> DOCUMENT EXTRACT
+-------+

Overview

I joined Collectors in August 2022 as a Database Engineering Manager and the first major task assigned to me was to migrate databases from an aging on-premise architecture to a more robust cloud infrastructure within a 1-2 year timeframe. Collectors is a company formed in 1986 with dozens of applications, supporting both internal operations, mobile apps, and external websites. As these applications have undergone modernization, the databases remained in a data center that incurred significant rent and manpower to manage the hardware infrastructure and backups, as well as the redundant hardware and vast storage arrays needed in order to support ever-increasing storage & compute capacity, and uptime/recovery requirements. Collectors has formed a trusted, robust relationship with Amazon Web Services (AWS), and moving our on-premise databases to the AWS Relational Database Services (RDS) platform was a natural consideration since AWS has been instrumental in enabling Collectors to take full advantage of the benefits of being in the cloud.

Two of Collectors’ primary SQL Server instances were identified as candidates for the migration (referred to as Server1 and Server2), holding some 80-90 related and not-so-related databases: some are huge, and some are tiny; some have massive OLTP concurrency, while some are used for reporting and are OLAP-focused. What this means is that the workload is extremely diverse, and the database servers are very large and quite volatile with unpredictable workloads. In this article, I will provide the narrative of our database migration at Collectors, and consider that these particular strategies can be generalized and used with differing technology platforms; the same concepts for the migration will apply.

+-------+

Collected data

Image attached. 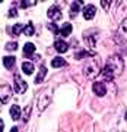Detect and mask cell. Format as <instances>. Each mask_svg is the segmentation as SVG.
I'll use <instances>...</instances> for the list:
<instances>
[{"instance_id":"obj_1","label":"cell","mask_w":127,"mask_h":132,"mask_svg":"<svg viewBox=\"0 0 127 132\" xmlns=\"http://www.w3.org/2000/svg\"><path fill=\"white\" fill-rule=\"evenodd\" d=\"M107 66L114 72V75H120L123 72V68H124V63H123V59L120 56H111L107 62Z\"/></svg>"},{"instance_id":"obj_2","label":"cell","mask_w":127,"mask_h":132,"mask_svg":"<svg viewBox=\"0 0 127 132\" xmlns=\"http://www.w3.org/2000/svg\"><path fill=\"white\" fill-rule=\"evenodd\" d=\"M115 41L118 43H126L127 41V18L123 21L117 29V35H115Z\"/></svg>"},{"instance_id":"obj_3","label":"cell","mask_w":127,"mask_h":132,"mask_svg":"<svg viewBox=\"0 0 127 132\" xmlns=\"http://www.w3.org/2000/svg\"><path fill=\"white\" fill-rule=\"evenodd\" d=\"M83 73L86 75V78H95V76L99 73L98 65H96L95 62H89V63L83 68Z\"/></svg>"},{"instance_id":"obj_4","label":"cell","mask_w":127,"mask_h":132,"mask_svg":"<svg viewBox=\"0 0 127 132\" xmlns=\"http://www.w3.org/2000/svg\"><path fill=\"white\" fill-rule=\"evenodd\" d=\"M10 97H12V88H10V85H0V101L3 104H7Z\"/></svg>"},{"instance_id":"obj_5","label":"cell","mask_w":127,"mask_h":132,"mask_svg":"<svg viewBox=\"0 0 127 132\" xmlns=\"http://www.w3.org/2000/svg\"><path fill=\"white\" fill-rule=\"evenodd\" d=\"M26 88H28V84L25 81H22L19 73H15V91L18 94H24L25 91H26Z\"/></svg>"},{"instance_id":"obj_6","label":"cell","mask_w":127,"mask_h":132,"mask_svg":"<svg viewBox=\"0 0 127 132\" xmlns=\"http://www.w3.org/2000/svg\"><path fill=\"white\" fill-rule=\"evenodd\" d=\"M92 90H94V93L98 95V97H102V95L107 93V87H105V84H104V82H101V81H96V82H94Z\"/></svg>"},{"instance_id":"obj_7","label":"cell","mask_w":127,"mask_h":132,"mask_svg":"<svg viewBox=\"0 0 127 132\" xmlns=\"http://www.w3.org/2000/svg\"><path fill=\"white\" fill-rule=\"evenodd\" d=\"M47 16L50 19H53V21H58V19H61V12H60L58 7L53 6V7H50V9L47 10Z\"/></svg>"},{"instance_id":"obj_8","label":"cell","mask_w":127,"mask_h":132,"mask_svg":"<svg viewBox=\"0 0 127 132\" xmlns=\"http://www.w3.org/2000/svg\"><path fill=\"white\" fill-rule=\"evenodd\" d=\"M95 12H96V9H95L94 5H86L83 9V18L85 19H92L95 16Z\"/></svg>"},{"instance_id":"obj_9","label":"cell","mask_w":127,"mask_h":132,"mask_svg":"<svg viewBox=\"0 0 127 132\" xmlns=\"http://www.w3.org/2000/svg\"><path fill=\"white\" fill-rule=\"evenodd\" d=\"M54 47L58 53H66L69 50V44L66 41H63V40H56L54 41Z\"/></svg>"},{"instance_id":"obj_10","label":"cell","mask_w":127,"mask_h":132,"mask_svg":"<svg viewBox=\"0 0 127 132\" xmlns=\"http://www.w3.org/2000/svg\"><path fill=\"white\" fill-rule=\"evenodd\" d=\"M80 6H82V2L80 0H76V2H72V6H70V16L75 18L76 15L79 13L80 10Z\"/></svg>"},{"instance_id":"obj_11","label":"cell","mask_w":127,"mask_h":132,"mask_svg":"<svg viewBox=\"0 0 127 132\" xmlns=\"http://www.w3.org/2000/svg\"><path fill=\"white\" fill-rule=\"evenodd\" d=\"M10 118L13 119V120H18L21 118V107H19L18 104H13L10 107Z\"/></svg>"},{"instance_id":"obj_12","label":"cell","mask_w":127,"mask_h":132,"mask_svg":"<svg viewBox=\"0 0 127 132\" xmlns=\"http://www.w3.org/2000/svg\"><path fill=\"white\" fill-rule=\"evenodd\" d=\"M102 78L105 81H113L114 78H115V75H114V72L110 69L108 66L105 65V68H104V71H102Z\"/></svg>"},{"instance_id":"obj_13","label":"cell","mask_w":127,"mask_h":132,"mask_svg":"<svg viewBox=\"0 0 127 132\" xmlns=\"http://www.w3.org/2000/svg\"><path fill=\"white\" fill-rule=\"evenodd\" d=\"M15 62H16V59H15L13 56H5L3 57V65H5V68H7V69H12V68H13Z\"/></svg>"},{"instance_id":"obj_14","label":"cell","mask_w":127,"mask_h":132,"mask_svg":"<svg viewBox=\"0 0 127 132\" xmlns=\"http://www.w3.org/2000/svg\"><path fill=\"white\" fill-rule=\"evenodd\" d=\"M45 75H47V68H45V66H41V68H40V72H38V75L35 76V84H41Z\"/></svg>"},{"instance_id":"obj_15","label":"cell","mask_w":127,"mask_h":132,"mask_svg":"<svg viewBox=\"0 0 127 132\" xmlns=\"http://www.w3.org/2000/svg\"><path fill=\"white\" fill-rule=\"evenodd\" d=\"M35 52V44H32V43H26L24 46V54L26 57H31V54Z\"/></svg>"},{"instance_id":"obj_16","label":"cell","mask_w":127,"mask_h":132,"mask_svg":"<svg viewBox=\"0 0 127 132\" xmlns=\"http://www.w3.org/2000/svg\"><path fill=\"white\" fill-rule=\"evenodd\" d=\"M70 32H72V24H64L58 29V34L61 37H67V35H70Z\"/></svg>"},{"instance_id":"obj_17","label":"cell","mask_w":127,"mask_h":132,"mask_svg":"<svg viewBox=\"0 0 127 132\" xmlns=\"http://www.w3.org/2000/svg\"><path fill=\"white\" fill-rule=\"evenodd\" d=\"M67 62L63 59V57H56V59H53L51 60V66L53 68H61V66H66Z\"/></svg>"},{"instance_id":"obj_18","label":"cell","mask_w":127,"mask_h":132,"mask_svg":"<svg viewBox=\"0 0 127 132\" xmlns=\"http://www.w3.org/2000/svg\"><path fill=\"white\" fill-rule=\"evenodd\" d=\"M22 71H24L26 75H31L34 72V65L31 62H24V63H22Z\"/></svg>"},{"instance_id":"obj_19","label":"cell","mask_w":127,"mask_h":132,"mask_svg":"<svg viewBox=\"0 0 127 132\" xmlns=\"http://www.w3.org/2000/svg\"><path fill=\"white\" fill-rule=\"evenodd\" d=\"M24 34H25V35H28V37H31V35L35 34V29H34V24H32V22H28V25L24 28Z\"/></svg>"},{"instance_id":"obj_20","label":"cell","mask_w":127,"mask_h":132,"mask_svg":"<svg viewBox=\"0 0 127 132\" xmlns=\"http://www.w3.org/2000/svg\"><path fill=\"white\" fill-rule=\"evenodd\" d=\"M24 28H25L24 24H16V25L13 27V28H12V34H13L15 37H18L19 34L22 32V31H24Z\"/></svg>"},{"instance_id":"obj_21","label":"cell","mask_w":127,"mask_h":132,"mask_svg":"<svg viewBox=\"0 0 127 132\" xmlns=\"http://www.w3.org/2000/svg\"><path fill=\"white\" fill-rule=\"evenodd\" d=\"M48 101H50V98H48L45 94H42L41 100H40V103H38V104H40V106H38V109H40V110H44V109H45V106H47L45 103H48Z\"/></svg>"},{"instance_id":"obj_22","label":"cell","mask_w":127,"mask_h":132,"mask_svg":"<svg viewBox=\"0 0 127 132\" xmlns=\"http://www.w3.org/2000/svg\"><path fill=\"white\" fill-rule=\"evenodd\" d=\"M86 56H92V53H88V52H83V50H82V52H77L75 54L76 59H83V57H86Z\"/></svg>"},{"instance_id":"obj_23","label":"cell","mask_w":127,"mask_h":132,"mask_svg":"<svg viewBox=\"0 0 127 132\" xmlns=\"http://www.w3.org/2000/svg\"><path fill=\"white\" fill-rule=\"evenodd\" d=\"M47 28L50 29V31H53L54 34H58V27H57L56 24H48V25H47Z\"/></svg>"},{"instance_id":"obj_24","label":"cell","mask_w":127,"mask_h":132,"mask_svg":"<svg viewBox=\"0 0 127 132\" xmlns=\"http://www.w3.org/2000/svg\"><path fill=\"white\" fill-rule=\"evenodd\" d=\"M16 48H18L16 43H7L6 44V50H16Z\"/></svg>"},{"instance_id":"obj_25","label":"cell","mask_w":127,"mask_h":132,"mask_svg":"<svg viewBox=\"0 0 127 132\" xmlns=\"http://www.w3.org/2000/svg\"><path fill=\"white\" fill-rule=\"evenodd\" d=\"M29 113H31V104H29L28 107L25 109V113H24V116H25V118H24V120H25V122L28 120V118H29Z\"/></svg>"},{"instance_id":"obj_26","label":"cell","mask_w":127,"mask_h":132,"mask_svg":"<svg viewBox=\"0 0 127 132\" xmlns=\"http://www.w3.org/2000/svg\"><path fill=\"white\" fill-rule=\"evenodd\" d=\"M35 2H21V6L22 7H28V6H34Z\"/></svg>"},{"instance_id":"obj_27","label":"cell","mask_w":127,"mask_h":132,"mask_svg":"<svg viewBox=\"0 0 127 132\" xmlns=\"http://www.w3.org/2000/svg\"><path fill=\"white\" fill-rule=\"evenodd\" d=\"M110 5H111V2H101V6H102L104 9H108Z\"/></svg>"},{"instance_id":"obj_28","label":"cell","mask_w":127,"mask_h":132,"mask_svg":"<svg viewBox=\"0 0 127 132\" xmlns=\"http://www.w3.org/2000/svg\"><path fill=\"white\" fill-rule=\"evenodd\" d=\"M16 15H18V13H16V9H10L9 10V16H13V18H15Z\"/></svg>"},{"instance_id":"obj_29","label":"cell","mask_w":127,"mask_h":132,"mask_svg":"<svg viewBox=\"0 0 127 132\" xmlns=\"http://www.w3.org/2000/svg\"><path fill=\"white\" fill-rule=\"evenodd\" d=\"M3 128H5V122L0 119V132H3Z\"/></svg>"},{"instance_id":"obj_30","label":"cell","mask_w":127,"mask_h":132,"mask_svg":"<svg viewBox=\"0 0 127 132\" xmlns=\"http://www.w3.org/2000/svg\"><path fill=\"white\" fill-rule=\"evenodd\" d=\"M10 132H18V128H16V126H13L12 129H10Z\"/></svg>"}]
</instances>
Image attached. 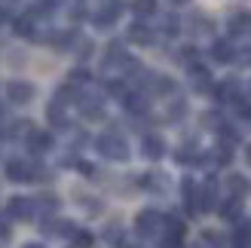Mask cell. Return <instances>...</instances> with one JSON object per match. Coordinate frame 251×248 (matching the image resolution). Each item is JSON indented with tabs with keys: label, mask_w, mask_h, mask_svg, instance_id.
<instances>
[{
	"label": "cell",
	"mask_w": 251,
	"mask_h": 248,
	"mask_svg": "<svg viewBox=\"0 0 251 248\" xmlns=\"http://www.w3.org/2000/svg\"><path fill=\"white\" fill-rule=\"evenodd\" d=\"M153 224H156V215L153 212H144L141 218H138V230H141V233H150V230H153Z\"/></svg>",
	"instance_id": "cell-2"
},
{
	"label": "cell",
	"mask_w": 251,
	"mask_h": 248,
	"mask_svg": "<svg viewBox=\"0 0 251 248\" xmlns=\"http://www.w3.org/2000/svg\"><path fill=\"white\" fill-rule=\"evenodd\" d=\"M248 159H251V147H248Z\"/></svg>",
	"instance_id": "cell-5"
},
{
	"label": "cell",
	"mask_w": 251,
	"mask_h": 248,
	"mask_svg": "<svg viewBox=\"0 0 251 248\" xmlns=\"http://www.w3.org/2000/svg\"><path fill=\"white\" fill-rule=\"evenodd\" d=\"M230 187H233V193H242V190H245V181L236 175V178H230Z\"/></svg>",
	"instance_id": "cell-4"
},
{
	"label": "cell",
	"mask_w": 251,
	"mask_h": 248,
	"mask_svg": "<svg viewBox=\"0 0 251 248\" xmlns=\"http://www.w3.org/2000/svg\"><path fill=\"white\" fill-rule=\"evenodd\" d=\"M144 150H147L150 156H159V153H162V144H159L156 138H147V144H144Z\"/></svg>",
	"instance_id": "cell-3"
},
{
	"label": "cell",
	"mask_w": 251,
	"mask_h": 248,
	"mask_svg": "<svg viewBox=\"0 0 251 248\" xmlns=\"http://www.w3.org/2000/svg\"><path fill=\"white\" fill-rule=\"evenodd\" d=\"M101 150H104L107 156H114V159H123V156H126V144L117 141V138H101Z\"/></svg>",
	"instance_id": "cell-1"
}]
</instances>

+-------+

> PARTS OF THE EXERCISE
A - For each statement about the database migration article, answer yes or no and quote the words from the article that settle it: (i) The author joined Collectors in August 2022. (ii) Collectors was formed in 1996. (iii) The databases were to be moved to the AWS Relational Database Services platform.
B - Answer these questions from the database migration article:
(i) What timeframe was the author given for the migration?
(ii) About how many databases did the two SQL Server instances hold?
(iii) What names does the article use for the two SQL Server instances?
C - Continue the Collectors database migration article from its last sentence.
These records have no connection to the database migration article.

> RESPONSES TO THE EXERCISE
A -
(i) Yes: "I joined Collectors in August 2022 as a Database Engineering Manager"
(ii) No: "Collectors is a company formed in 1986"
(iii) Yes: "moving our on-premise databases to the AWS Relational Database Services (RDS) platform"

B -
(i) A 1-2 year timeframe.
(ii) Some 80-90 databases.
(iii) Server1 and Server2.

C -
Problem Statement

As Collectors continues to grow its business both vertically and horizontally, our on-premise database systems were starting to show lots of strain and pressure. Such as:

No ability to scale up or down, or upgrade database hardware.
Complicated backup and recovery procedures.
Lack of adequate HA/DR (and actual RTO/RPO for on-prem SQL Servers was unknown).

Server and database administration activities like storage expansions, backups, and security patching of database and operating systems, takes away valuable engineering time.

Migration Process Outline at Collectors

Take inventory of the data being migrated

The first step of a “cloud migration” is to define the scope of the migration and find the dependencies. We needed to identify the applications and stakeholders who should be engaged in the process.

One of the first gaps identified by the DBE team was that there was no comprehensive “List of Applications” acting on these two SQL Servers. We took time to audit all activity on the database instances, then prepared a list of all in-scope applications accessing those databases. Finally, we engaged the various development teams in order to find the owners of each application. Collectors, being a company that has been around for more than 30 years, has many applications (including legacy applications) totaling over 300 unique applications! I have been part of many migrations and database upgrades in the past, but this migration was more complex due to the large size of data being migrated in conjunction with a minimal maintenance window to perform the cutover, as well as the significant inter-dependencies between databases.

How most folks envision the database architecture

What DBAs and Developers really see when they pop the hood

To migrate these servers separately wouldn’t be like unzipping a zipper, it would be like peeling apart two long strips of velcro – and investigating and accommodating every hook and latch (database call)! In addition, this project was initiated and driven by the Database Engineering Team as opposed to being a top-down organization-wide project involving all app teams. Tech Org Leadership fully supported the cross-team cycles required to get this inventory completed; without this support, this project could not have launched, let alone have any realistic chance of succeeding.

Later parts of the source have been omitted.